Zitate aus "Kindliche Sexualität" (Seite Eltern im Netz)
Zitat:
"Schon Säuglinge haben sexuelle Erfahrungen. Sie verlaufen jedoch unbewusst und instinktiv und sind nicht wie beim Erwachsenen auf einen lustvollen Höhepunkt ausgerichtet. Bereits nach der Geburt erfährt das Neugeborene durch den Körperkontakt mit der Mutter und die Berührungen der Menschen, die es pflegen, ein Wohlgefühl. Nur durch diese Zuwendung und das Streicheln seiner Haut als größtes Sinnesorgan fühlt sich ein Baby angenommen und von den Eltern geliebt. Es erfährt so von Anfang an, dass sein Körper etwas Liebenswertes ist."
und:
Zitat:
"Schon in den ersten Lebensmonaten kann man bei Kindern körperliche Erregungszustände beobachten. Jungen können eine Erektion bekommen und Mädchen eine feuchte Scheide. Das ist völlig normal und kein Grund zur Beunruhigung. Dies sind schlichtweg Anzeichen dafür, dass sich ein Kind in der augenblicklichen Situation sehr wohl fühlt."
aber:
Zitat:
"Kindliche Sexualität hat nichts mit der Sexualität von Erwachsenen zu tun, die vornehmlich auf die genitalen Reize konzentriert ist. Kindliche Sexualität erfahren Babies und Kleinkinder mit allen Sinnen und mit der instinktiven und spontanen Lust auf körperliches Wohlgefühl. Sie können noch nicht zwischen Zärtlichkeit, Schmusen und genitaler Sexualität unterscheiden."

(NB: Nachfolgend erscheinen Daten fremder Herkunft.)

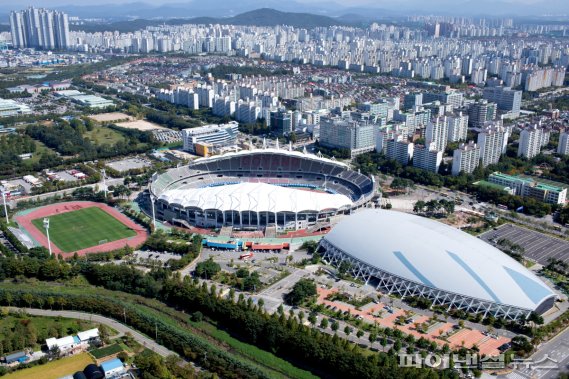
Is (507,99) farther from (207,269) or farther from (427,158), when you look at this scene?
(207,269)

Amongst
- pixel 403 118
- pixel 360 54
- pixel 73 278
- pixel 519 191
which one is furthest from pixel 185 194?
pixel 360 54

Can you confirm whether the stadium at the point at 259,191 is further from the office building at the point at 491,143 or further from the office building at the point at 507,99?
the office building at the point at 507,99

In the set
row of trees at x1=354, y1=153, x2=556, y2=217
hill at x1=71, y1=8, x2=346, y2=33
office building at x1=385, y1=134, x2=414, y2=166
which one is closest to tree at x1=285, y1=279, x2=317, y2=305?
row of trees at x1=354, y1=153, x2=556, y2=217

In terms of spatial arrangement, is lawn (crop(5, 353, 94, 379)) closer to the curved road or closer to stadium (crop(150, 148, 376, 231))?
the curved road

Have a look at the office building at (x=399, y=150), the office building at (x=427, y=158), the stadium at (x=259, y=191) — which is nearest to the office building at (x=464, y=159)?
the office building at (x=427, y=158)

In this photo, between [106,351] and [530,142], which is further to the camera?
[530,142]

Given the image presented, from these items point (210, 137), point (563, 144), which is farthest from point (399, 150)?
point (210, 137)

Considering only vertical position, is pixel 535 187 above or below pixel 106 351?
above
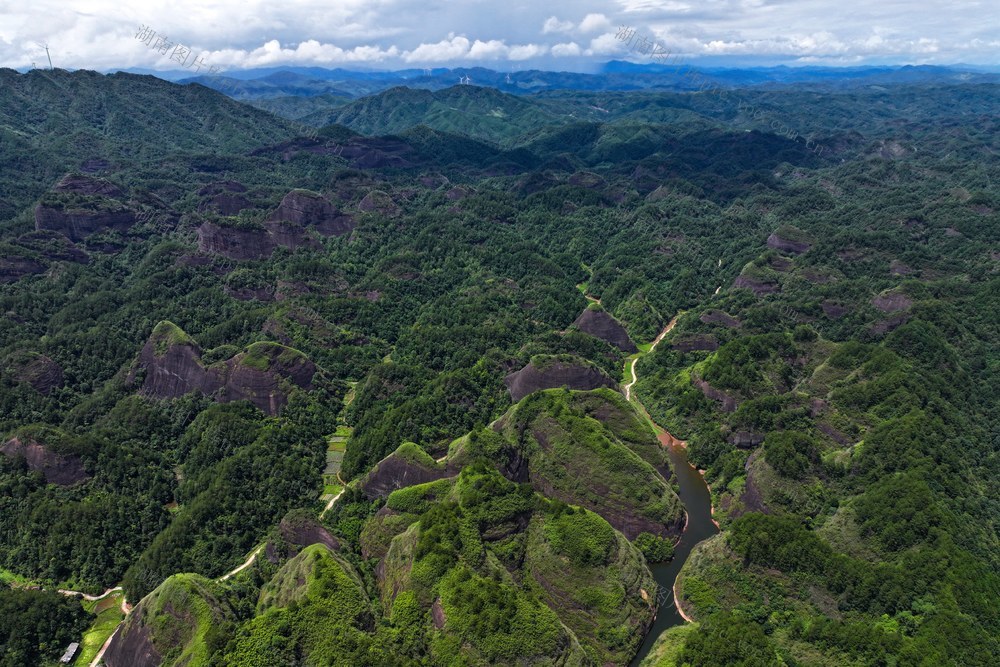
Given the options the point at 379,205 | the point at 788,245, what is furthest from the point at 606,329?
the point at 379,205

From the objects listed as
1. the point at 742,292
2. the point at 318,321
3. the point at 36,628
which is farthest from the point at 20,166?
the point at 742,292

(Dies scheint mir ein besonders wichtiger Punkt zu sein!)
Zitate aus "Frühkindliche Sexualität" (Liliana Fried)
Zitat:
"Beim Neugeborenen werden die ersten diffusen Lustbedürfnisse vor allem durch taktile Reize gestillt, wie z.B. sanfte Berührungen, zartes Schaukeln oder Wärme. Dem trägt man heute bei manchen Geburtsmethoden und bei der Säuglingspflege Rechnung. Durch die stete Stimulation der Mund- und Analregion des Säuglings, wie z.B. beim Stillen, Füttern und Wickeln, steigert sich die Bereitschaft und die Fähigkeit, mittels dieser Körperregionen Lust zu erleben."
(...Freud's These einer strengen Abfolge verschiedener Phasen scheint heute widerlegt)
Zitat:
"Vielmehr geht man heute davon aus, dass die Konzentration der Lusterfahrungen in bestimmten Körperbereichen entscheidend von den Pflege- und Erziehungsgewohnheiten abhängen, die sich im täglichen Umgang der Eltern und anderer Sozialpartner mit dem Kind herausbilden (Fried, 1989). Deshalb ist es fur die frühe sexuelle Entwicklung des Kindes wichtig, welche Botschaften seine Bezugspersonen bei den alltäglichen Pflegehandlungen übermitteln.
...
Für die genitalbezogene frühkindliche Sexualität gilt das nicht so. Hier reagieren viele Erwachsene irritiert oder gar ablehnend. Tatsache ist aber, dass sich schon Säuglinge und Kleinkinder gern mit ihrer Genitalregion beschäftigen. Das ist vor allem beim Wickeln der Fall. Am liebsten fassen sie ihre Geschlechtsteile an oder spielen damit (vgl. Schuhrke, 1991). Die Mädchen bevorzugen ihren Kitzler, mit ihrer Scheide beschäftigen sie sich seltener. Die Jungen konzentrieren sich auf ihr Glied. Diese Berührungen scheinen bei vielen Kindern lustvolle Empfindungen hervorzurufen. In der Regel kann man noch nicht von Masturbation sprechen. Es kann aber durchaus zur Erektion kommen.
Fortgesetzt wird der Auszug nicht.